La porte de sortie pour Stéphane Auger: TVA Sports perd patience

La porte de sortie pour Stéphane Auger: TVA Sports perd patience

David Garel
Le 2026-08-23

Le Québec a parlé, TVA Sports l’a entendu.

TVA Sports sera encore bien présente dans le paysage du Canadien en 2026-2027. La chaîne diffusera 32 rencontres de saison régulière, soit dix de plus que la saison précédente, et conservera également les droits exclusifs des séries éliminatoires en français.
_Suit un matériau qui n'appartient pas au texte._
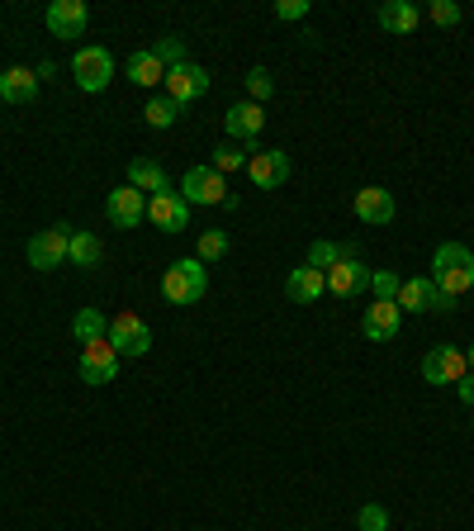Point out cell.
<instances>
[{"label": "cell", "mask_w": 474, "mask_h": 531, "mask_svg": "<svg viewBox=\"0 0 474 531\" xmlns=\"http://www.w3.org/2000/svg\"><path fill=\"white\" fill-rule=\"evenodd\" d=\"M200 261H223L228 257V233L223 228H209V233H200V252H195Z\"/></svg>", "instance_id": "f546056e"}, {"label": "cell", "mask_w": 474, "mask_h": 531, "mask_svg": "<svg viewBox=\"0 0 474 531\" xmlns=\"http://www.w3.org/2000/svg\"><path fill=\"white\" fill-rule=\"evenodd\" d=\"M456 394H460V403H470V408H474V370L456 380Z\"/></svg>", "instance_id": "d590c367"}, {"label": "cell", "mask_w": 474, "mask_h": 531, "mask_svg": "<svg viewBox=\"0 0 474 531\" xmlns=\"http://www.w3.org/2000/svg\"><path fill=\"white\" fill-rule=\"evenodd\" d=\"M290 152H280V147H256L252 157H247V176H252L256 190H280V185L290 181Z\"/></svg>", "instance_id": "8992f818"}, {"label": "cell", "mask_w": 474, "mask_h": 531, "mask_svg": "<svg viewBox=\"0 0 474 531\" xmlns=\"http://www.w3.org/2000/svg\"><path fill=\"white\" fill-rule=\"evenodd\" d=\"M124 76L133 81V86H162L166 81V67L152 57V48H143V53H133L124 62Z\"/></svg>", "instance_id": "7402d4cb"}, {"label": "cell", "mask_w": 474, "mask_h": 531, "mask_svg": "<svg viewBox=\"0 0 474 531\" xmlns=\"http://www.w3.org/2000/svg\"><path fill=\"white\" fill-rule=\"evenodd\" d=\"M427 19L441 24V29H451V24H460V5L456 0H432V5H427Z\"/></svg>", "instance_id": "836d02e7"}, {"label": "cell", "mask_w": 474, "mask_h": 531, "mask_svg": "<svg viewBox=\"0 0 474 531\" xmlns=\"http://www.w3.org/2000/svg\"><path fill=\"white\" fill-rule=\"evenodd\" d=\"M465 361H470V370H474V342H470V356H465Z\"/></svg>", "instance_id": "8d00e7d4"}, {"label": "cell", "mask_w": 474, "mask_h": 531, "mask_svg": "<svg viewBox=\"0 0 474 531\" xmlns=\"http://www.w3.org/2000/svg\"><path fill=\"white\" fill-rule=\"evenodd\" d=\"M128 185L143 190V195H166V190H171L162 162H152V157H133V162H128Z\"/></svg>", "instance_id": "44dd1931"}, {"label": "cell", "mask_w": 474, "mask_h": 531, "mask_svg": "<svg viewBox=\"0 0 474 531\" xmlns=\"http://www.w3.org/2000/svg\"><path fill=\"white\" fill-rule=\"evenodd\" d=\"M427 294H432V280L427 275H413V280H403V290H399V304L403 313H427Z\"/></svg>", "instance_id": "d4e9b609"}, {"label": "cell", "mask_w": 474, "mask_h": 531, "mask_svg": "<svg viewBox=\"0 0 474 531\" xmlns=\"http://www.w3.org/2000/svg\"><path fill=\"white\" fill-rule=\"evenodd\" d=\"M143 119H147V124H152V129H171V124L181 119V105H176L171 95H157V100H147Z\"/></svg>", "instance_id": "484cf974"}, {"label": "cell", "mask_w": 474, "mask_h": 531, "mask_svg": "<svg viewBox=\"0 0 474 531\" xmlns=\"http://www.w3.org/2000/svg\"><path fill=\"white\" fill-rule=\"evenodd\" d=\"M223 129H228L233 143H242L247 152H256V138H261V129H266V110L252 105V100H237L233 110L223 114Z\"/></svg>", "instance_id": "9c48e42d"}, {"label": "cell", "mask_w": 474, "mask_h": 531, "mask_svg": "<svg viewBox=\"0 0 474 531\" xmlns=\"http://www.w3.org/2000/svg\"><path fill=\"white\" fill-rule=\"evenodd\" d=\"M100 257H105L100 238H95V233H86V228H81V233L72 228V242H67V261H72V266H86V271H91V266H100Z\"/></svg>", "instance_id": "603a6c76"}, {"label": "cell", "mask_w": 474, "mask_h": 531, "mask_svg": "<svg viewBox=\"0 0 474 531\" xmlns=\"http://www.w3.org/2000/svg\"><path fill=\"white\" fill-rule=\"evenodd\" d=\"M72 332H76L81 347H86V342H105V337H110V318H105L100 309H81L72 318Z\"/></svg>", "instance_id": "cb8c5ba5"}, {"label": "cell", "mask_w": 474, "mask_h": 531, "mask_svg": "<svg viewBox=\"0 0 474 531\" xmlns=\"http://www.w3.org/2000/svg\"><path fill=\"white\" fill-rule=\"evenodd\" d=\"M337 261H342V242L318 238V242L309 247V266H313V271H323V275H328L332 266H337Z\"/></svg>", "instance_id": "f1b7e54d"}, {"label": "cell", "mask_w": 474, "mask_h": 531, "mask_svg": "<svg viewBox=\"0 0 474 531\" xmlns=\"http://www.w3.org/2000/svg\"><path fill=\"white\" fill-rule=\"evenodd\" d=\"M375 19H380V29H389V34H413L422 24V10L413 0H384L380 10H375Z\"/></svg>", "instance_id": "d6986e66"}, {"label": "cell", "mask_w": 474, "mask_h": 531, "mask_svg": "<svg viewBox=\"0 0 474 531\" xmlns=\"http://www.w3.org/2000/svg\"><path fill=\"white\" fill-rule=\"evenodd\" d=\"M67 242H72V223H53V228H43L29 238V266L34 271H53L67 261Z\"/></svg>", "instance_id": "52a82bcc"}, {"label": "cell", "mask_w": 474, "mask_h": 531, "mask_svg": "<svg viewBox=\"0 0 474 531\" xmlns=\"http://www.w3.org/2000/svg\"><path fill=\"white\" fill-rule=\"evenodd\" d=\"M470 370V361H465V351H456V347H432L427 356H422V380L427 385H456L460 375Z\"/></svg>", "instance_id": "8fae6325"}, {"label": "cell", "mask_w": 474, "mask_h": 531, "mask_svg": "<svg viewBox=\"0 0 474 531\" xmlns=\"http://www.w3.org/2000/svg\"><path fill=\"white\" fill-rule=\"evenodd\" d=\"M356 531H389V508H380V503H365L361 513H356Z\"/></svg>", "instance_id": "1f68e13d"}, {"label": "cell", "mask_w": 474, "mask_h": 531, "mask_svg": "<svg viewBox=\"0 0 474 531\" xmlns=\"http://www.w3.org/2000/svg\"><path fill=\"white\" fill-rule=\"evenodd\" d=\"M247 157H252V152H247L242 143H233V138H228V143L214 147V162H209V166H214V171L223 176V171H237V166H247Z\"/></svg>", "instance_id": "83f0119b"}, {"label": "cell", "mask_w": 474, "mask_h": 531, "mask_svg": "<svg viewBox=\"0 0 474 531\" xmlns=\"http://www.w3.org/2000/svg\"><path fill=\"white\" fill-rule=\"evenodd\" d=\"M152 57L162 62L166 72H171V67H181V62H190V57H185V38H181V34L157 38V43H152Z\"/></svg>", "instance_id": "4316f807"}, {"label": "cell", "mask_w": 474, "mask_h": 531, "mask_svg": "<svg viewBox=\"0 0 474 531\" xmlns=\"http://www.w3.org/2000/svg\"><path fill=\"white\" fill-rule=\"evenodd\" d=\"M247 91H252V105H266L275 95V76L266 72V67H252V72H247Z\"/></svg>", "instance_id": "4dcf8cb0"}, {"label": "cell", "mask_w": 474, "mask_h": 531, "mask_svg": "<svg viewBox=\"0 0 474 531\" xmlns=\"http://www.w3.org/2000/svg\"><path fill=\"white\" fill-rule=\"evenodd\" d=\"M147 219L157 223L162 233H185L190 228V204L181 200V190H166V195L147 200Z\"/></svg>", "instance_id": "9a60e30c"}, {"label": "cell", "mask_w": 474, "mask_h": 531, "mask_svg": "<svg viewBox=\"0 0 474 531\" xmlns=\"http://www.w3.org/2000/svg\"><path fill=\"white\" fill-rule=\"evenodd\" d=\"M313 5L309 0H275V19H285V24H294V19H304Z\"/></svg>", "instance_id": "e575fe53"}, {"label": "cell", "mask_w": 474, "mask_h": 531, "mask_svg": "<svg viewBox=\"0 0 474 531\" xmlns=\"http://www.w3.org/2000/svg\"><path fill=\"white\" fill-rule=\"evenodd\" d=\"M432 285L460 299V294L474 290V252L465 242H441L437 257H432Z\"/></svg>", "instance_id": "6da1fadb"}, {"label": "cell", "mask_w": 474, "mask_h": 531, "mask_svg": "<svg viewBox=\"0 0 474 531\" xmlns=\"http://www.w3.org/2000/svg\"><path fill=\"white\" fill-rule=\"evenodd\" d=\"M119 361H124V356H119V351L110 347V337H105V342H86V347H81V380H86V385H110L114 375H119Z\"/></svg>", "instance_id": "30bf717a"}, {"label": "cell", "mask_w": 474, "mask_h": 531, "mask_svg": "<svg viewBox=\"0 0 474 531\" xmlns=\"http://www.w3.org/2000/svg\"><path fill=\"white\" fill-rule=\"evenodd\" d=\"M323 290H328V280H323V271H313V266H294L290 280H285V294H290L294 304H318Z\"/></svg>", "instance_id": "ffe728a7"}, {"label": "cell", "mask_w": 474, "mask_h": 531, "mask_svg": "<svg viewBox=\"0 0 474 531\" xmlns=\"http://www.w3.org/2000/svg\"><path fill=\"white\" fill-rule=\"evenodd\" d=\"M403 328V309L394 299H375V304H365V318H361V332L365 342H394Z\"/></svg>", "instance_id": "7c38bea8"}, {"label": "cell", "mask_w": 474, "mask_h": 531, "mask_svg": "<svg viewBox=\"0 0 474 531\" xmlns=\"http://www.w3.org/2000/svg\"><path fill=\"white\" fill-rule=\"evenodd\" d=\"M72 72H76V86H81V91H86V95H100L114 81V57H110V48H81V53L72 57Z\"/></svg>", "instance_id": "277c9868"}, {"label": "cell", "mask_w": 474, "mask_h": 531, "mask_svg": "<svg viewBox=\"0 0 474 531\" xmlns=\"http://www.w3.org/2000/svg\"><path fill=\"white\" fill-rule=\"evenodd\" d=\"M204 290H209V271H204L200 257H181L166 266V275H162L166 304H200Z\"/></svg>", "instance_id": "7a4b0ae2"}, {"label": "cell", "mask_w": 474, "mask_h": 531, "mask_svg": "<svg viewBox=\"0 0 474 531\" xmlns=\"http://www.w3.org/2000/svg\"><path fill=\"white\" fill-rule=\"evenodd\" d=\"M323 280H328L332 294L351 299V294H365V290H370V266H361V252H356L351 242H342V261H337V266H332Z\"/></svg>", "instance_id": "5b68a950"}, {"label": "cell", "mask_w": 474, "mask_h": 531, "mask_svg": "<svg viewBox=\"0 0 474 531\" xmlns=\"http://www.w3.org/2000/svg\"><path fill=\"white\" fill-rule=\"evenodd\" d=\"M181 200L195 209V204H219L228 200V185H223V176L214 171V166H190L181 176Z\"/></svg>", "instance_id": "ba28073f"}, {"label": "cell", "mask_w": 474, "mask_h": 531, "mask_svg": "<svg viewBox=\"0 0 474 531\" xmlns=\"http://www.w3.org/2000/svg\"><path fill=\"white\" fill-rule=\"evenodd\" d=\"M370 290H375V299H399V271H370Z\"/></svg>", "instance_id": "d6a6232c"}, {"label": "cell", "mask_w": 474, "mask_h": 531, "mask_svg": "<svg viewBox=\"0 0 474 531\" xmlns=\"http://www.w3.org/2000/svg\"><path fill=\"white\" fill-rule=\"evenodd\" d=\"M351 209H356V219L370 223V228H384V223H394V214H399V204H394V195H389L384 185H361Z\"/></svg>", "instance_id": "4fadbf2b"}, {"label": "cell", "mask_w": 474, "mask_h": 531, "mask_svg": "<svg viewBox=\"0 0 474 531\" xmlns=\"http://www.w3.org/2000/svg\"><path fill=\"white\" fill-rule=\"evenodd\" d=\"M162 91L185 110L190 100H200V95L209 91V72H204V67H195V62H181V67H171V72H166Z\"/></svg>", "instance_id": "5bb4252c"}, {"label": "cell", "mask_w": 474, "mask_h": 531, "mask_svg": "<svg viewBox=\"0 0 474 531\" xmlns=\"http://www.w3.org/2000/svg\"><path fill=\"white\" fill-rule=\"evenodd\" d=\"M34 95H38L34 67H5V72H0V100H5V105H29Z\"/></svg>", "instance_id": "ac0fdd59"}, {"label": "cell", "mask_w": 474, "mask_h": 531, "mask_svg": "<svg viewBox=\"0 0 474 531\" xmlns=\"http://www.w3.org/2000/svg\"><path fill=\"white\" fill-rule=\"evenodd\" d=\"M86 24H91L86 0H53V5H48V29H53L57 38H81Z\"/></svg>", "instance_id": "e0dca14e"}, {"label": "cell", "mask_w": 474, "mask_h": 531, "mask_svg": "<svg viewBox=\"0 0 474 531\" xmlns=\"http://www.w3.org/2000/svg\"><path fill=\"white\" fill-rule=\"evenodd\" d=\"M105 214H110L114 228H138L147 219V195L133 190V185H119V190H110V200H105Z\"/></svg>", "instance_id": "2e32d148"}, {"label": "cell", "mask_w": 474, "mask_h": 531, "mask_svg": "<svg viewBox=\"0 0 474 531\" xmlns=\"http://www.w3.org/2000/svg\"><path fill=\"white\" fill-rule=\"evenodd\" d=\"M110 347L119 351V356H128V361L152 351V328L143 323V313L124 309L119 318H110Z\"/></svg>", "instance_id": "3957f363"}]
</instances>
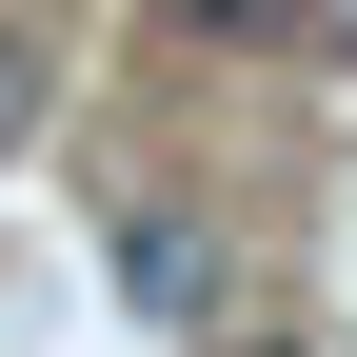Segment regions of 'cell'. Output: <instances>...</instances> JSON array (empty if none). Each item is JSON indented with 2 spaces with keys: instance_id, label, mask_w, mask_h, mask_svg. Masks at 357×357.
<instances>
[{
  "instance_id": "1",
  "label": "cell",
  "mask_w": 357,
  "mask_h": 357,
  "mask_svg": "<svg viewBox=\"0 0 357 357\" xmlns=\"http://www.w3.org/2000/svg\"><path fill=\"white\" fill-rule=\"evenodd\" d=\"M119 298H139L159 337H218V238L178 199H119Z\"/></svg>"
},
{
  "instance_id": "2",
  "label": "cell",
  "mask_w": 357,
  "mask_h": 357,
  "mask_svg": "<svg viewBox=\"0 0 357 357\" xmlns=\"http://www.w3.org/2000/svg\"><path fill=\"white\" fill-rule=\"evenodd\" d=\"M178 40H318V0H159Z\"/></svg>"
},
{
  "instance_id": "3",
  "label": "cell",
  "mask_w": 357,
  "mask_h": 357,
  "mask_svg": "<svg viewBox=\"0 0 357 357\" xmlns=\"http://www.w3.org/2000/svg\"><path fill=\"white\" fill-rule=\"evenodd\" d=\"M40 100H60V60H40V40H20V20H0V159H20V139H40Z\"/></svg>"
},
{
  "instance_id": "4",
  "label": "cell",
  "mask_w": 357,
  "mask_h": 357,
  "mask_svg": "<svg viewBox=\"0 0 357 357\" xmlns=\"http://www.w3.org/2000/svg\"><path fill=\"white\" fill-rule=\"evenodd\" d=\"M218 357H318V337H218Z\"/></svg>"
}]
</instances>
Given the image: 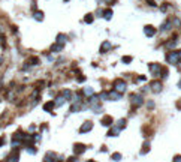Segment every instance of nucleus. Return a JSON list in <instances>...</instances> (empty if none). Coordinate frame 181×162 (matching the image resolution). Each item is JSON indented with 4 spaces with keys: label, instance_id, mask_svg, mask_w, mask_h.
Listing matches in <instances>:
<instances>
[{
    "label": "nucleus",
    "instance_id": "nucleus-1",
    "mask_svg": "<svg viewBox=\"0 0 181 162\" xmlns=\"http://www.w3.org/2000/svg\"><path fill=\"white\" fill-rule=\"evenodd\" d=\"M166 60H168L171 65H177L181 60L180 53H178V51H171V53H168V54H166Z\"/></svg>",
    "mask_w": 181,
    "mask_h": 162
},
{
    "label": "nucleus",
    "instance_id": "nucleus-2",
    "mask_svg": "<svg viewBox=\"0 0 181 162\" xmlns=\"http://www.w3.org/2000/svg\"><path fill=\"white\" fill-rule=\"evenodd\" d=\"M126 83L123 80H115L114 81V90H117V92H120V93H123V92H126Z\"/></svg>",
    "mask_w": 181,
    "mask_h": 162
},
{
    "label": "nucleus",
    "instance_id": "nucleus-3",
    "mask_svg": "<svg viewBox=\"0 0 181 162\" xmlns=\"http://www.w3.org/2000/svg\"><path fill=\"white\" fill-rule=\"evenodd\" d=\"M130 102L133 107H141L142 102H144V99H142L141 95H130Z\"/></svg>",
    "mask_w": 181,
    "mask_h": 162
},
{
    "label": "nucleus",
    "instance_id": "nucleus-4",
    "mask_svg": "<svg viewBox=\"0 0 181 162\" xmlns=\"http://www.w3.org/2000/svg\"><path fill=\"white\" fill-rule=\"evenodd\" d=\"M150 71H151L153 77H159L160 72H162V68H160V65H157V63H151V65H150Z\"/></svg>",
    "mask_w": 181,
    "mask_h": 162
},
{
    "label": "nucleus",
    "instance_id": "nucleus-5",
    "mask_svg": "<svg viewBox=\"0 0 181 162\" xmlns=\"http://www.w3.org/2000/svg\"><path fill=\"white\" fill-rule=\"evenodd\" d=\"M91 128H93V123H91V122H85V123H84V125L81 126L79 132H81V134H85V132L91 131Z\"/></svg>",
    "mask_w": 181,
    "mask_h": 162
},
{
    "label": "nucleus",
    "instance_id": "nucleus-6",
    "mask_svg": "<svg viewBox=\"0 0 181 162\" xmlns=\"http://www.w3.org/2000/svg\"><path fill=\"white\" fill-rule=\"evenodd\" d=\"M73 152H75V155H81V153L85 152V146L78 143V144H75V146H73Z\"/></svg>",
    "mask_w": 181,
    "mask_h": 162
},
{
    "label": "nucleus",
    "instance_id": "nucleus-7",
    "mask_svg": "<svg viewBox=\"0 0 181 162\" xmlns=\"http://www.w3.org/2000/svg\"><path fill=\"white\" fill-rule=\"evenodd\" d=\"M150 87H151V90H153V92H156V93H157V92H160V90H162V83H159V81H153Z\"/></svg>",
    "mask_w": 181,
    "mask_h": 162
},
{
    "label": "nucleus",
    "instance_id": "nucleus-8",
    "mask_svg": "<svg viewBox=\"0 0 181 162\" xmlns=\"http://www.w3.org/2000/svg\"><path fill=\"white\" fill-rule=\"evenodd\" d=\"M144 33L147 35L148 38H151V36H154V33H156V29H154L153 26H145V29H144Z\"/></svg>",
    "mask_w": 181,
    "mask_h": 162
},
{
    "label": "nucleus",
    "instance_id": "nucleus-9",
    "mask_svg": "<svg viewBox=\"0 0 181 162\" xmlns=\"http://www.w3.org/2000/svg\"><path fill=\"white\" fill-rule=\"evenodd\" d=\"M44 162H55V153L48 152V153L45 155V158H44Z\"/></svg>",
    "mask_w": 181,
    "mask_h": 162
},
{
    "label": "nucleus",
    "instance_id": "nucleus-10",
    "mask_svg": "<svg viewBox=\"0 0 181 162\" xmlns=\"http://www.w3.org/2000/svg\"><path fill=\"white\" fill-rule=\"evenodd\" d=\"M120 129H121V128H120L118 125H115V126H112V129L108 132V135H109V137H117V135L120 134Z\"/></svg>",
    "mask_w": 181,
    "mask_h": 162
},
{
    "label": "nucleus",
    "instance_id": "nucleus-11",
    "mask_svg": "<svg viewBox=\"0 0 181 162\" xmlns=\"http://www.w3.org/2000/svg\"><path fill=\"white\" fill-rule=\"evenodd\" d=\"M102 125H103V126H111V125H112V117H111V116H105V117L102 119Z\"/></svg>",
    "mask_w": 181,
    "mask_h": 162
},
{
    "label": "nucleus",
    "instance_id": "nucleus-12",
    "mask_svg": "<svg viewBox=\"0 0 181 162\" xmlns=\"http://www.w3.org/2000/svg\"><path fill=\"white\" fill-rule=\"evenodd\" d=\"M120 98H121V93H120V92H117V90L109 92V99H112V101H118Z\"/></svg>",
    "mask_w": 181,
    "mask_h": 162
},
{
    "label": "nucleus",
    "instance_id": "nucleus-13",
    "mask_svg": "<svg viewBox=\"0 0 181 162\" xmlns=\"http://www.w3.org/2000/svg\"><path fill=\"white\" fill-rule=\"evenodd\" d=\"M65 101H66V98L63 96V95L57 96V98H55V101H54V102H55V107H62V105L65 104Z\"/></svg>",
    "mask_w": 181,
    "mask_h": 162
},
{
    "label": "nucleus",
    "instance_id": "nucleus-14",
    "mask_svg": "<svg viewBox=\"0 0 181 162\" xmlns=\"http://www.w3.org/2000/svg\"><path fill=\"white\" fill-rule=\"evenodd\" d=\"M55 107V102H52V101H49L47 102L45 105H44V111H52V108Z\"/></svg>",
    "mask_w": 181,
    "mask_h": 162
},
{
    "label": "nucleus",
    "instance_id": "nucleus-15",
    "mask_svg": "<svg viewBox=\"0 0 181 162\" xmlns=\"http://www.w3.org/2000/svg\"><path fill=\"white\" fill-rule=\"evenodd\" d=\"M62 50H63V45H62V44H58V42H57V44H54V45H51V51H52V53H60Z\"/></svg>",
    "mask_w": 181,
    "mask_h": 162
},
{
    "label": "nucleus",
    "instance_id": "nucleus-16",
    "mask_svg": "<svg viewBox=\"0 0 181 162\" xmlns=\"http://www.w3.org/2000/svg\"><path fill=\"white\" fill-rule=\"evenodd\" d=\"M109 48H111V42L105 41V42L102 44V47H100V53H106V51H108Z\"/></svg>",
    "mask_w": 181,
    "mask_h": 162
},
{
    "label": "nucleus",
    "instance_id": "nucleus-17",
    "mask_svg": "<svg viewBox=\"0 0 181 162\" xmlns=\"http://www.w3.org/2000/svg\"><path fill=\"white\" fill-rule=\"evenodd\" d=\"M18 159H19L18 153H12V155H9V158H8L6 162H18Z\"/></svg>",
    "mask_w": 181,
    "mask_h": 162
},
{
    "label": "nucleus",
    "instance_id": "nucleus-18",
    "mask_svg": "<svg viewBox=\"0 0 181 162\" xmlns=\"http://www.w3.org/2000/svg\"><path fill=\"white\" fill-rule=\"evenodd\" d=\"M171 27H172V23H171V21H166V23L162 24V29H160V30H162V32H165V30H171Z\"/></svg>",
    "mask_w": 181,
    "mask_h": 162
},
{
    "label": "nucleus",
    "instance_id": "nucleus-19",
    "mask_svg": "<svg viewBox=\"0 0 181 162\" xmlns=\"http://www.w3.org/2000/svg\"><path fill=\"white\" fill-rule=\"evenodd\" d=\"M66 41H67V39H66L65 35H62V33H60V35L57 36V42H58V44H62V45H63V44H66Z\"/></svg>",
    "mask_w": 181,
    "mask_h": 162
},
{
    "label": "nucleus",
    "instance_id": "nucleus-20",
    "mask_svg": "<svg viewBox=\"0 0 181 162\" xmlns=\"http://www.w3.org/2000/svg\"><path fill=\"white\" fill-rule=\"evenodd\" d=\"M111 17H112V11H111V9L103 11V18H105V20H111Z\"/></svg>",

Mais dans cette nouvelle formule, Stéphane Auger a pris la porte de sortie.

Aucune annonce officielle ne permet de dire qu’il a été congédié ou définitivement écarté. Mais son absence remarquée des discussions entourant les séries a confirmé l’inévitable : TVA Sports a enfin compris que le dossier Auger était devenu beaucoup plus gros que son simple analyste de l’arbitrage.

Le problème n’est plus seulement Stéphane Auger.

Le problème, c’est ce qu’il représente désormais aux yeux d’une partie du public.

Une réputation salie jusqu’à la moelle.

Pendant des mois, les réseaux sociaux ont répété pratiquement la même chose.

Auger est toujours du côté des arbitres.

Il trouve toujours une explication pour défendre ses ex-collègues. Il est anti-CH.

Le pauvre dit toujours qu’il n’a pas vu la reprise comme s’il était mêlé comme un jeu de cartes.

Puis, lorsqu’il tente de prédire ce que les officiels vont faire et se trompe, la séquence devient immédiatement matière à moquerie.

Le phénomène est devenu tellement récurrent que son intervention elle-même est parfois devenue le gag.

Un téléspectateur écrivait : « On a autant besoin de l’opinion de Stéphane Auger qu’une paire d’amygdales. »

Un autre répondait : « Ou que d’hémorroïdes. »

Un autre résumait encore mieux la frustration : « En fait, il répète la décision des arbitres. »

Et ce n’était pas un commentaire isolé. Au fil des mois, la même perception est revenue encore et encore : les amateurs ne voulaient plus entendre un analyste qui leur donnait l’impression de défendre systématiquement les officiels comme un « vendu ».

« Je n’ai pas vu la reprise. »

« C’est difficile à dire. »

« Attendons la décision des officiels. »

Ces formules honteuses sont devenues des running gags.

À force de répétition, son personnage télévisuel s’est transformé en clown.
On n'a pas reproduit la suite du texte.